**To be done:**
A) In the CMUcam lighting thread, what did Dave Scheck's team set up around the room to get consistent lighting?
B) Write out the passage of the CMUcam lighting thread that begins at the words "We are finding" and stops after the words "to obtain? Thanx.".

**Document:**

--- --- ---

We are finding trouble getting the right lighting to calibrate all three color values for the camera, we only can get one, maybe two. Does anyone have any suggestion of lighting that is easy to obtain? Thanx.

Dave Scheck 07-12-2005 11:50

Re: cmucam lighting
 
We set up a few halogen work lights around the room to get consistent lighting (our field's in a warehouse). I think we ended up having to recalibrate at competition, but this should get your by for local development.

Kingofl337 21-12-2005 13:30

Re: cmucam lighting
 
Last year we painted plexi glass and used a halogen light to illuminate it from the rear. But, sometimes even that didn't work in general the Java CMU utility was horrible.

Eldarion 22-12-2005 02:02

Re: cmucam lighting
 
After playing with the CMUCam quite a bit, I noticed that the lighting only mattered when using the Java calibration utility. The only thing that the camera needs is a constant source of light, IE it could even be standard arc lighting and it would still work, as long as the lighting stayed that way. However, the only way to make this work was to bypass the Java utility's calibration and just use the raw RGB values from a captured frame.

Quote:

Originally Posted by Kingofl337
But, sometimes even that didn't work in general the Java CMU utility was horrible.

I agree.

As an aside, the blue channel of the camera (not just the CMU board but the actual OmniVision module) is horrible. The amount of noise on that particular channel is just incredible. The blue tracker will not work with either of the two cameras I've tried due to the noise; has anyone else been able to get it to track blue?

--- --- ---

**Data shown:**
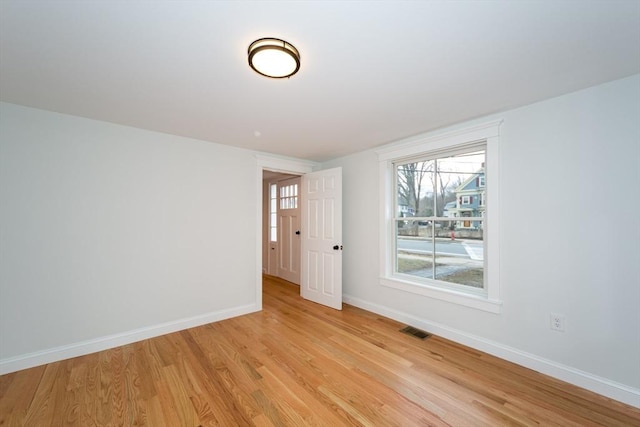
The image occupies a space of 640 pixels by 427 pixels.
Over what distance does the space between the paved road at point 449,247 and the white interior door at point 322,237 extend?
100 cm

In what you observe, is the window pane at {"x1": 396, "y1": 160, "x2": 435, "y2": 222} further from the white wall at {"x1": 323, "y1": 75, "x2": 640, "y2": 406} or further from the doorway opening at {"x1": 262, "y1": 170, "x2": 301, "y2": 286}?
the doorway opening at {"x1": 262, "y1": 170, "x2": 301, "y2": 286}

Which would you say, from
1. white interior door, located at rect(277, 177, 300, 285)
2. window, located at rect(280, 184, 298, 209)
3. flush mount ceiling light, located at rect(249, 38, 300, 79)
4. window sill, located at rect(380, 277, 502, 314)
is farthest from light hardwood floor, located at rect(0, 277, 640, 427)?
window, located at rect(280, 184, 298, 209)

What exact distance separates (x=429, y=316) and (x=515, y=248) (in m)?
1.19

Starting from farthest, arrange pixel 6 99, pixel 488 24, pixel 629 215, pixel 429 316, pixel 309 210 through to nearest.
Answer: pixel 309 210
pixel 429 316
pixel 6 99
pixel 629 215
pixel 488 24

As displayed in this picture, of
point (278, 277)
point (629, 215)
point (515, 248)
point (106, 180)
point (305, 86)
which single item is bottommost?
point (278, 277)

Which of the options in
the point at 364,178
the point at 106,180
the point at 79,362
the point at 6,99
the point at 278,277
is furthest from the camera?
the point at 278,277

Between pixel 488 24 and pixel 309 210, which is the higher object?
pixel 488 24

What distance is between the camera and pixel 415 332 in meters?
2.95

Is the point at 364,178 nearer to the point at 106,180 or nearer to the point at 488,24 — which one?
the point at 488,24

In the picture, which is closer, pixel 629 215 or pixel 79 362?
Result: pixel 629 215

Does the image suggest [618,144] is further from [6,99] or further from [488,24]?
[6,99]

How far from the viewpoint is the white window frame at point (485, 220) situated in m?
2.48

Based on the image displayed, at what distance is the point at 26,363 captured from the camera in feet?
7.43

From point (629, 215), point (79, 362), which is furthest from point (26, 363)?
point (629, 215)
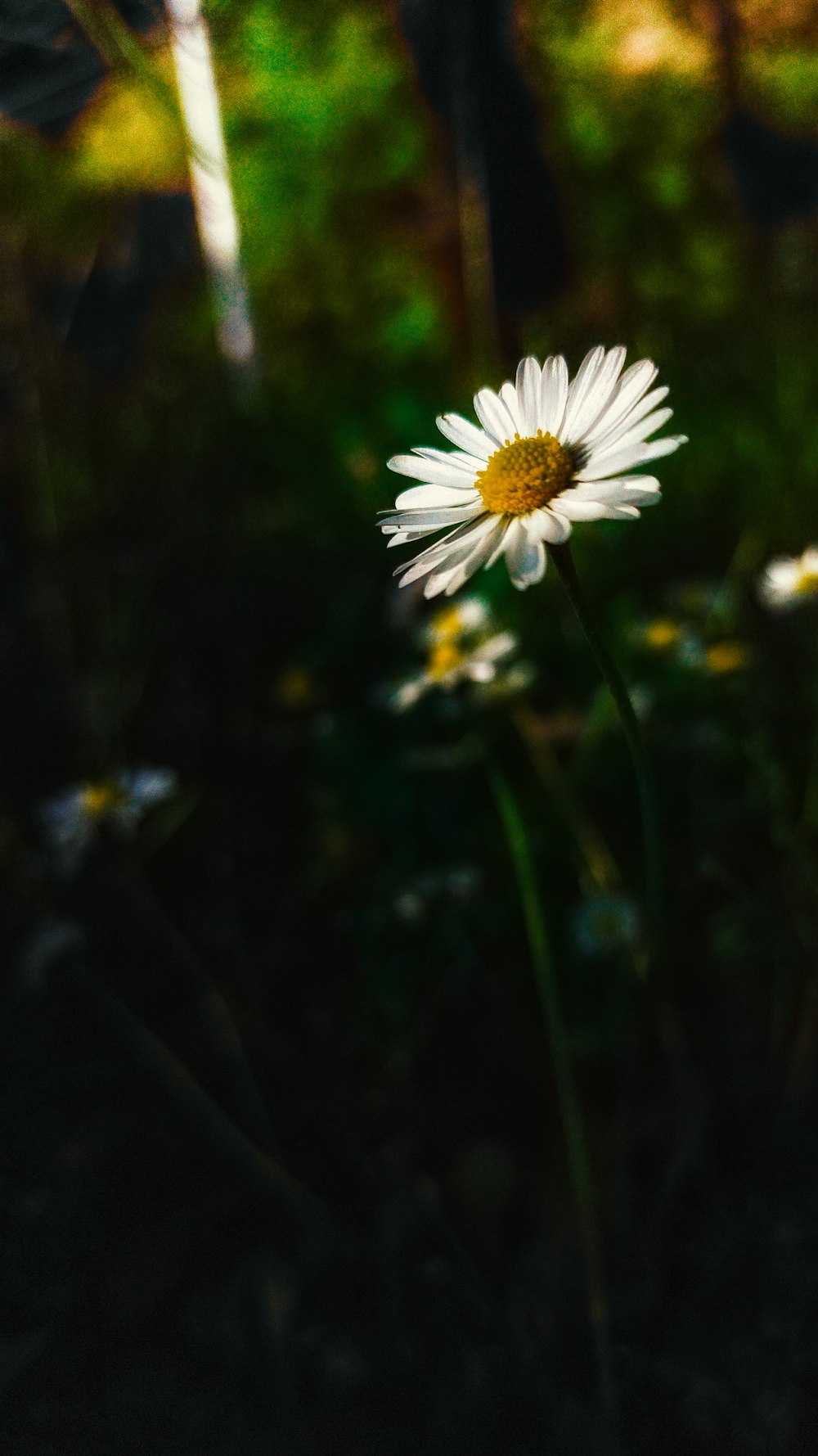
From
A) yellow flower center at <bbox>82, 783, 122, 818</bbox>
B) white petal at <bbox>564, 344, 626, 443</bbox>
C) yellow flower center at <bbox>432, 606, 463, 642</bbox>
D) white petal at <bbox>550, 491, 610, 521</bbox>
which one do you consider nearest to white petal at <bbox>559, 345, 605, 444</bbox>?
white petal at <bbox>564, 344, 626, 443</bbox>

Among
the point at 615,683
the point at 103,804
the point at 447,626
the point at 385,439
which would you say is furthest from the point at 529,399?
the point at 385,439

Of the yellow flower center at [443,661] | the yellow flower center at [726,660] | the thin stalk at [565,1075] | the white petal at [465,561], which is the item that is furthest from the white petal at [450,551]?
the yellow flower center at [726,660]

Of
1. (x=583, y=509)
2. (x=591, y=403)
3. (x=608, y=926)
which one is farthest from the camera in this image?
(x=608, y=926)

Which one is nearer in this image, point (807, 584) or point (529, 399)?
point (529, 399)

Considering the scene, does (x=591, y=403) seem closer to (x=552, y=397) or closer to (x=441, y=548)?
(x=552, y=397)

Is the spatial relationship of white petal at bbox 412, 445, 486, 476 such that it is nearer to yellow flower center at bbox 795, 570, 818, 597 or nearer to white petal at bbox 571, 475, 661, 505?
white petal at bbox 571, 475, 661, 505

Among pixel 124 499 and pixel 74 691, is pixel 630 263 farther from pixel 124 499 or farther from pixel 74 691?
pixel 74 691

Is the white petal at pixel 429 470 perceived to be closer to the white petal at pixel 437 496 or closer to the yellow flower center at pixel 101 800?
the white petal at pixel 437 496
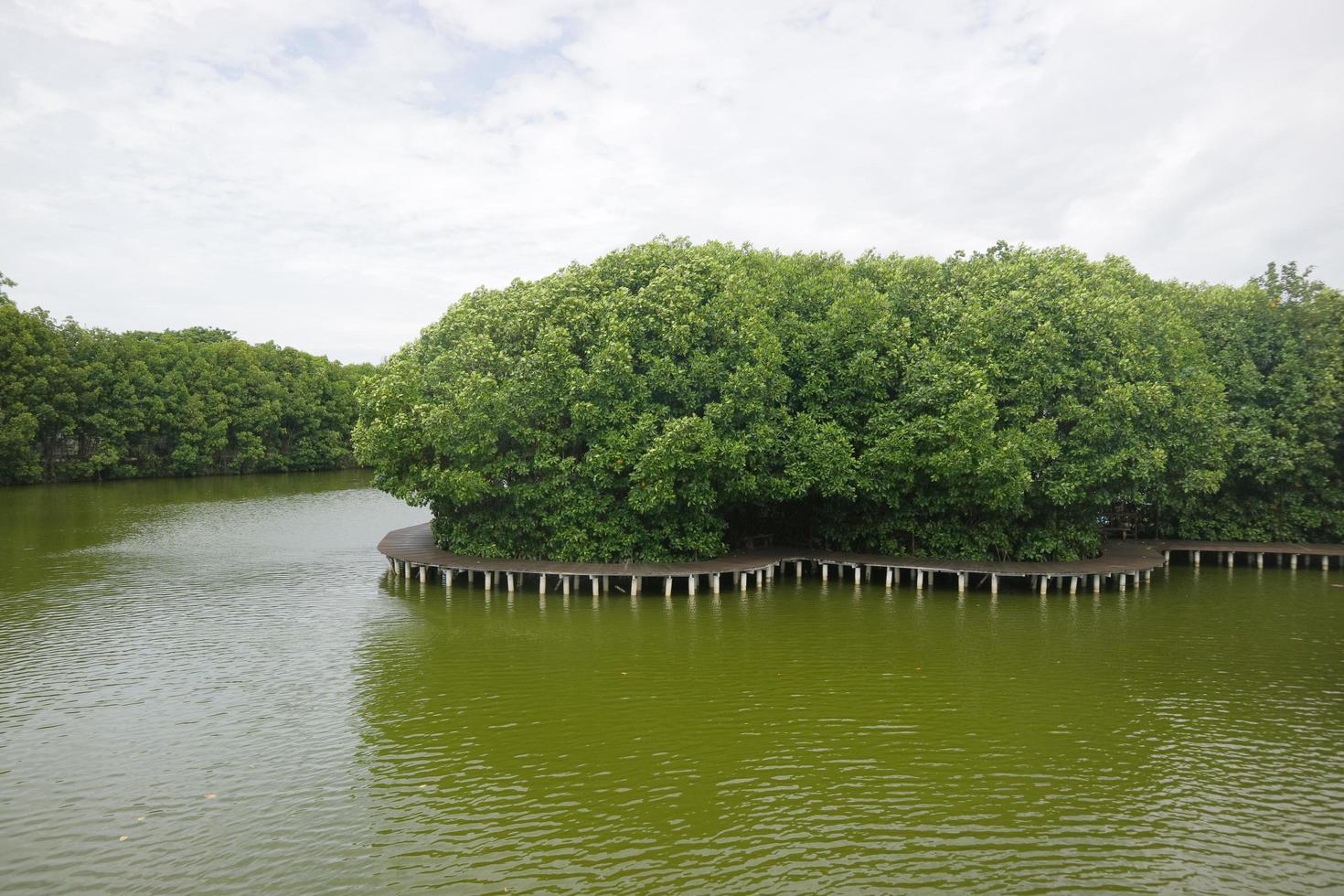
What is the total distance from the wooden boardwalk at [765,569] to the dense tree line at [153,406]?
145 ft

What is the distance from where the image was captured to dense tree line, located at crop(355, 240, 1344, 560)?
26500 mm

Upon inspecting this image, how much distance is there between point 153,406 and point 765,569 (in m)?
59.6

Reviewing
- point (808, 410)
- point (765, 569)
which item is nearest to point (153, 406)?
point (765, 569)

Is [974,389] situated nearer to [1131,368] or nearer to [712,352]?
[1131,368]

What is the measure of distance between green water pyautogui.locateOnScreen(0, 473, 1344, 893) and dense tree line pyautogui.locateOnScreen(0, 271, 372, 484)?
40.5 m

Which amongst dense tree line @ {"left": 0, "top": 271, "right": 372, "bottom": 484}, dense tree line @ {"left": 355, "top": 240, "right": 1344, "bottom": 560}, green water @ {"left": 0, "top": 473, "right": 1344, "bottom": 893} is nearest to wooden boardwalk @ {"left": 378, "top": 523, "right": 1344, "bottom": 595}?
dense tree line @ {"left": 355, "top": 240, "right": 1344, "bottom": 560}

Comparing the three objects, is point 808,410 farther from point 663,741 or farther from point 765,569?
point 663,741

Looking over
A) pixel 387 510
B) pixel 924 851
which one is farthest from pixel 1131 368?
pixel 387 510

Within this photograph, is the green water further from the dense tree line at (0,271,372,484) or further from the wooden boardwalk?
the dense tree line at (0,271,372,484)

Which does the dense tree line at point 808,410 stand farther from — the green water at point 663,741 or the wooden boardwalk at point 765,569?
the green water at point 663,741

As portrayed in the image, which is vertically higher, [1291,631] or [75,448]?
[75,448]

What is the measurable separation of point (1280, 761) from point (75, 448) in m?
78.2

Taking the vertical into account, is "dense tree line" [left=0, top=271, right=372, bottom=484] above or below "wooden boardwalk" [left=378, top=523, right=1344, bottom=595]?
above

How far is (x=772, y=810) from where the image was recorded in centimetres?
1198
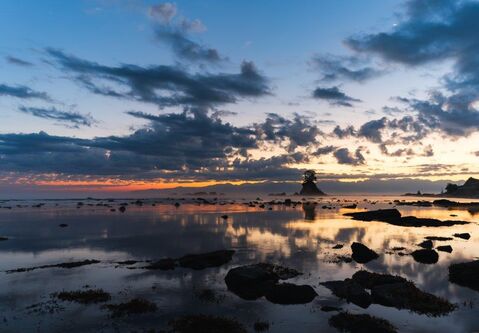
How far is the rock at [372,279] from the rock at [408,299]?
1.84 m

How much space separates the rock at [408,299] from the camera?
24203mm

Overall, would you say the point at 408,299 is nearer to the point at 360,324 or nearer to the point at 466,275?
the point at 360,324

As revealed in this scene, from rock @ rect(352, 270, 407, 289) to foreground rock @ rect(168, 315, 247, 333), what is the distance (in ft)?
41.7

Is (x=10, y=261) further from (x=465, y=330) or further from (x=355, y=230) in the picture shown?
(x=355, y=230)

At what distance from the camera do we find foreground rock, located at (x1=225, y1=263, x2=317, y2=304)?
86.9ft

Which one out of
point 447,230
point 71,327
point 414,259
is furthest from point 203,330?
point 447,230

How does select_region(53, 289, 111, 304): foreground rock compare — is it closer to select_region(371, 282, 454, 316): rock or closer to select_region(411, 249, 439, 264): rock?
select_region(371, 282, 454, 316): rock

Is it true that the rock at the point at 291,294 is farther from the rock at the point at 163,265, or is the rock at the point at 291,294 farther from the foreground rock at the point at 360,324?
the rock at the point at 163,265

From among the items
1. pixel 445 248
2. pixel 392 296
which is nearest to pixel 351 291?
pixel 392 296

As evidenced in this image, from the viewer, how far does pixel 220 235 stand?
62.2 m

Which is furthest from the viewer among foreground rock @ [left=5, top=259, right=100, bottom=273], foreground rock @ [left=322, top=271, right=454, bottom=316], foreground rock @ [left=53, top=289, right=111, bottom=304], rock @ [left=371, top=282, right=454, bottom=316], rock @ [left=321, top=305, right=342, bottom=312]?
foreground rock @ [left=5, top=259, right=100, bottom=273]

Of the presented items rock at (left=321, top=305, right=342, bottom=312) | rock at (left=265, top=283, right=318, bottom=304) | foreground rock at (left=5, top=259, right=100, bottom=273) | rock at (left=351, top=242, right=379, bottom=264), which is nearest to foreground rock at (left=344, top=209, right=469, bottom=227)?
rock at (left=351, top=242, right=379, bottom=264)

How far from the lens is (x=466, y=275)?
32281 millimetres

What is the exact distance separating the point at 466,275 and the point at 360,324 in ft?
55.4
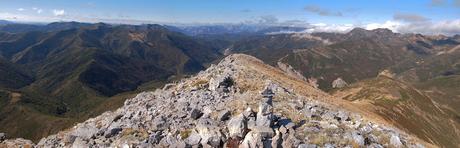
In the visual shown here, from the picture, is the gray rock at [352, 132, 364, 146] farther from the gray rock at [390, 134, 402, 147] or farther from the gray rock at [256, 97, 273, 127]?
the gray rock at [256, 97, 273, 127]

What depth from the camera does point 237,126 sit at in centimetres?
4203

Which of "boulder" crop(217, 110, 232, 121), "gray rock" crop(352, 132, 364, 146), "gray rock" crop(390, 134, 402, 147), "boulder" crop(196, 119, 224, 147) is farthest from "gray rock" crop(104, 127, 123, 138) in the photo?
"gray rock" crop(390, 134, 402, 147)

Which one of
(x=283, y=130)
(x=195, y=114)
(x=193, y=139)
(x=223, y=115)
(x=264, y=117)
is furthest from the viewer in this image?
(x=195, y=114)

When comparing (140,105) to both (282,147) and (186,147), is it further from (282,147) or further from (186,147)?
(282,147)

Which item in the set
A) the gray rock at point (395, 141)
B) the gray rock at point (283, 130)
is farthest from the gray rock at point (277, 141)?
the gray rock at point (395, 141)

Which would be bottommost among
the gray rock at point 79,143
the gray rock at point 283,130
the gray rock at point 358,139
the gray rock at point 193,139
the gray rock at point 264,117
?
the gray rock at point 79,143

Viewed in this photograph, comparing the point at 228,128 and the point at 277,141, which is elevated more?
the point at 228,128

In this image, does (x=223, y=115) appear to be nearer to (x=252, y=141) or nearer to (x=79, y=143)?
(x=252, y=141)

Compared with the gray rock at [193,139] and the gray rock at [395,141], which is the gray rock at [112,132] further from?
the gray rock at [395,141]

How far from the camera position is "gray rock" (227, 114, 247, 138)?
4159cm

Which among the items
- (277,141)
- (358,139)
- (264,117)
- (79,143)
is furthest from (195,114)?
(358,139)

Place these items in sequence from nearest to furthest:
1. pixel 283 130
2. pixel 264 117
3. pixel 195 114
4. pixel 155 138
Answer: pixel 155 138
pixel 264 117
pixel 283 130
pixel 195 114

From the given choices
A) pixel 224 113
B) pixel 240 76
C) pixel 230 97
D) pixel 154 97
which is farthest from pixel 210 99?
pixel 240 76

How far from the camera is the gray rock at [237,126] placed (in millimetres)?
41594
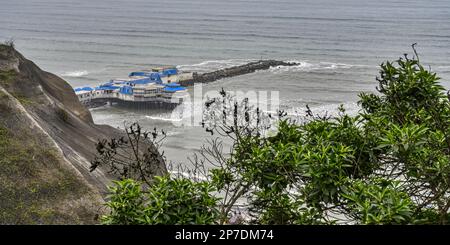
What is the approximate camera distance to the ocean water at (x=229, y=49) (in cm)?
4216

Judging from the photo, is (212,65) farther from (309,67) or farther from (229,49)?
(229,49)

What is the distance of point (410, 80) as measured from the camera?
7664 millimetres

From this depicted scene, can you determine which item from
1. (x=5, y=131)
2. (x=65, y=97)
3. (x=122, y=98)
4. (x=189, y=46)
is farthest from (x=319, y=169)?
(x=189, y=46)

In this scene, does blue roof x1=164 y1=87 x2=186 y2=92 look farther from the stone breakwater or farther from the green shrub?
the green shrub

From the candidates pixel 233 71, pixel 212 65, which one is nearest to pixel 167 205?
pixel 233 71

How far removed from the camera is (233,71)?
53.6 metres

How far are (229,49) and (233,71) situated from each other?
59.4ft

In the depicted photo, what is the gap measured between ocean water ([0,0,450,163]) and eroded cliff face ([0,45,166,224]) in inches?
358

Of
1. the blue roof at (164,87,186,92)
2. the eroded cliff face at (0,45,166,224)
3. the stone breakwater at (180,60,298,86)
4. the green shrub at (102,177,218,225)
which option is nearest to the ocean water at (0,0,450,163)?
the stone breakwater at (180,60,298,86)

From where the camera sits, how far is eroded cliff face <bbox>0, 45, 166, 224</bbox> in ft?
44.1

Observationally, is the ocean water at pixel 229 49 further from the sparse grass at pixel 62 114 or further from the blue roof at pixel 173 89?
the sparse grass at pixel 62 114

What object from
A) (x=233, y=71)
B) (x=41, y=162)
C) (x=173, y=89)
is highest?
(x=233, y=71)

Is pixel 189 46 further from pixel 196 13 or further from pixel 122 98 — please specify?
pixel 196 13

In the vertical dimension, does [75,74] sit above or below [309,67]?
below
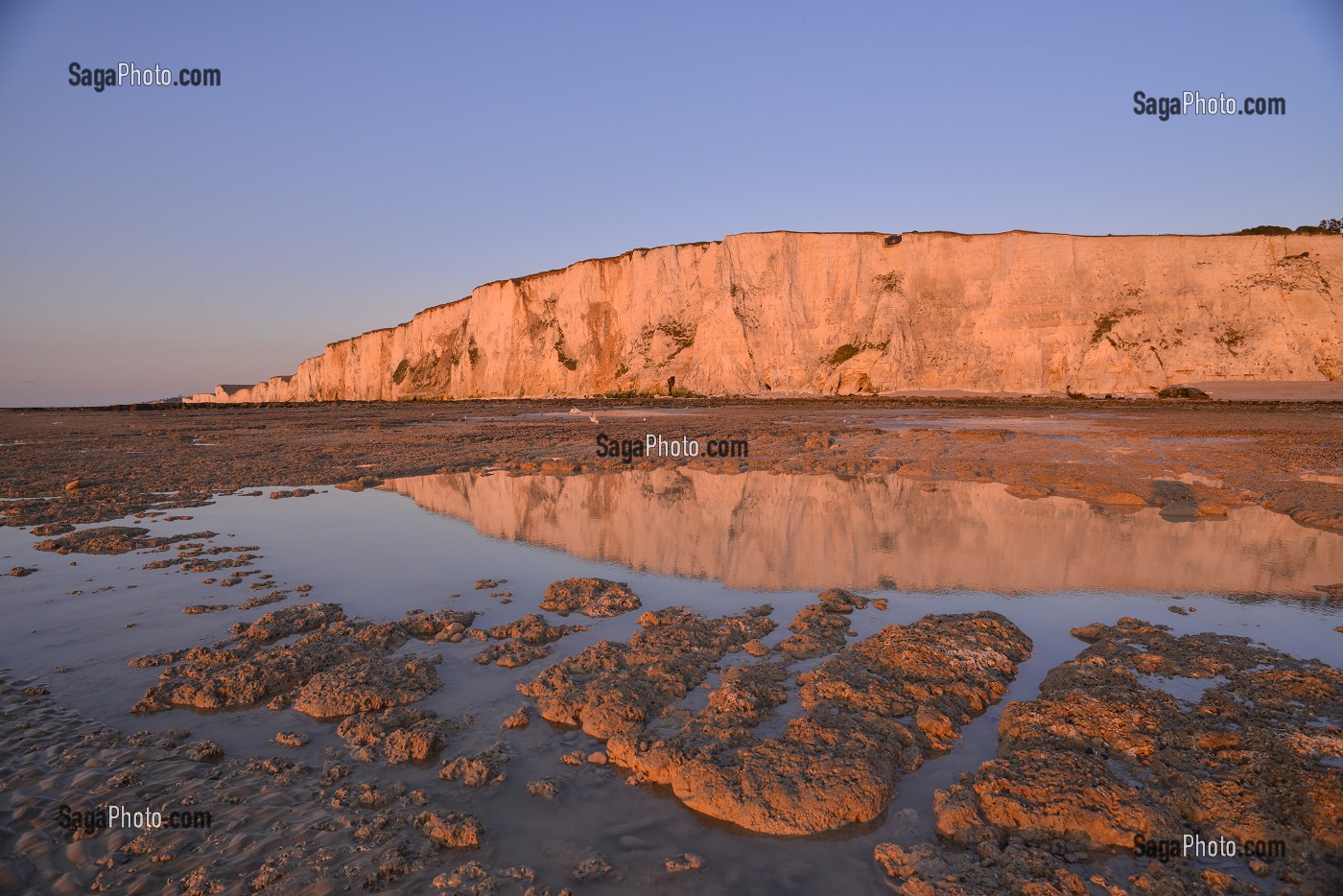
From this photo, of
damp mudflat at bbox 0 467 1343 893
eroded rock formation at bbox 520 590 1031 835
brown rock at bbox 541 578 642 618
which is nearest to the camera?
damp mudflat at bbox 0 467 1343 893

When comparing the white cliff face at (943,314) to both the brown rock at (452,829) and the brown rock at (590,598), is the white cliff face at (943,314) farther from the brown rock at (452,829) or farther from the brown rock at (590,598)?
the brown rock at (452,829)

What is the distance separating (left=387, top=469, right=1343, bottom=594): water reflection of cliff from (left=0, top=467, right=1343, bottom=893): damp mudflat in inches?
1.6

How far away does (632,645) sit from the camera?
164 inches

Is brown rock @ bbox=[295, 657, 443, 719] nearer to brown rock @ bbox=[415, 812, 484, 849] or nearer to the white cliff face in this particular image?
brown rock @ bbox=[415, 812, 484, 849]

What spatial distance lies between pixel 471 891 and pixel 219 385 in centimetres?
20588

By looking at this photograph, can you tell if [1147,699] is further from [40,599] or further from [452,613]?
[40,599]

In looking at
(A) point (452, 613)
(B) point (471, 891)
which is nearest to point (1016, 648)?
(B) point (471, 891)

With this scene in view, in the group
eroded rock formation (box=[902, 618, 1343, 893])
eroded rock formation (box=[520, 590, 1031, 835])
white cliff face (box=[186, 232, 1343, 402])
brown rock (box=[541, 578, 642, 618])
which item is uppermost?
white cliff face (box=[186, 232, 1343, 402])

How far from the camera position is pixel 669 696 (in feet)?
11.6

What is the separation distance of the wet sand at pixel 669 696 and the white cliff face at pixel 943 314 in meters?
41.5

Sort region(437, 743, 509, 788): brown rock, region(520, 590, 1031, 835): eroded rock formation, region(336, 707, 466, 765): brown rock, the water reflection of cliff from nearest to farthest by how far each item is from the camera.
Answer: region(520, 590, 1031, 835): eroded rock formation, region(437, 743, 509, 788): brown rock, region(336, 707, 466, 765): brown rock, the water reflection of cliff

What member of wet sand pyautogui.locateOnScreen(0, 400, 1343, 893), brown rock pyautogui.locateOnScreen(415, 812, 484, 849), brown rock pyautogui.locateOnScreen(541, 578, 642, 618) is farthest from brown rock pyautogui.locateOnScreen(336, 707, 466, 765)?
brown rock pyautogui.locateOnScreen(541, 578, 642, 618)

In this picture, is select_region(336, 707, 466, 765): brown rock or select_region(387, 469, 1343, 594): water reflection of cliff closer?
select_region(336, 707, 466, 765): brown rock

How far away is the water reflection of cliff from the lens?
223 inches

--- --- ---

**Responses by task:**
A) A few halogen work lights.

B)
We are finding trouble getting the right lighting to calibrate all three color values for the camera, we only can get one, maybe two. Does anyone have any suggestion of lighting that is easy to obtain? Thanx.